You're fundamentally misunderstanding the meaning of both of those definitions. Only exposing the getter says nothing about whether or not a value is read-only.
While in this trivial example:
public class GetOnly
{
public string MyProp { get; }
}
We can say that MyProp
will never change its value, we cannot always say that a getter-only property will not have its value changed. An example of this is a situation where we cannot see the implementation of GetOnly
, and only know about the public definition - For example, if you were working with a closed-source third party library.
A clearer example is this:
public interface ISomething
{
string MyProp { get; }
}
This interface does not say that MyProp
is read-only. It says that you cannot change the property. It says nothing about the behavior of the property.
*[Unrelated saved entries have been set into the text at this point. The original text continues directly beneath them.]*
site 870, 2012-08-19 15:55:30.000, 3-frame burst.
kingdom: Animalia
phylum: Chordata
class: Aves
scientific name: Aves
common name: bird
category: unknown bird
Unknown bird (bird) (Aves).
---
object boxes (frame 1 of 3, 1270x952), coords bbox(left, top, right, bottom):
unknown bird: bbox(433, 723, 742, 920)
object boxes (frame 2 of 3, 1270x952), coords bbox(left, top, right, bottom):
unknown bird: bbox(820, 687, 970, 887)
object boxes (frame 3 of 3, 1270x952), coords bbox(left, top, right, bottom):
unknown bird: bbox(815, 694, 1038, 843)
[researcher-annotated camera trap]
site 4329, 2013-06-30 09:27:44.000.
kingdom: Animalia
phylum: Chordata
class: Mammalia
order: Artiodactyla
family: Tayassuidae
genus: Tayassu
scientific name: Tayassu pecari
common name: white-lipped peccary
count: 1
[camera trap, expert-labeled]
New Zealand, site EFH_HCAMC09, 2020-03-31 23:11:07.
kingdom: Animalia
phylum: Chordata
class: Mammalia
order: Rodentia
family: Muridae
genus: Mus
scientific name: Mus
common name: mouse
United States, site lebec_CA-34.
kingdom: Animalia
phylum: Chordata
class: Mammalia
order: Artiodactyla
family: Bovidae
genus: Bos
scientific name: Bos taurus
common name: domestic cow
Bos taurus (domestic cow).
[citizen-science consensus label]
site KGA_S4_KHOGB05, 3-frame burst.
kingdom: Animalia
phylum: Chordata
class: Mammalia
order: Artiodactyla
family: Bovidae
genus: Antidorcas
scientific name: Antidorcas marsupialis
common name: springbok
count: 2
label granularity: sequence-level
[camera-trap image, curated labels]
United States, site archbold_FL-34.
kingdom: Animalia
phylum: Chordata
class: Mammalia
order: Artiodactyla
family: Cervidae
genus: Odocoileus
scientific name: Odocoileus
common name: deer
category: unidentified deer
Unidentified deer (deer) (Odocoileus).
Even worse, it only says you cannot change the property when explicitly casting as ISomething
.
It's entirely possible to implement the interface like so (even though the interface only exposes the getter):
public class GetOnly : ISomething
{
public string MyProp { get; set; }
}
readonly
is a modifier which explicitly enforces the fact that the value will not ever change, except in the declaration or constructor (barring workarounds like reflection).
However, readonly
cannot work on properties, as properties are simply syntactic sugar for get/set methods. Further, interfaces only define methods, and as such you cannot define fields (and by extension, readonly fields).
So to answer your question: Yes, they are worlds apart, and are only similar on the surface.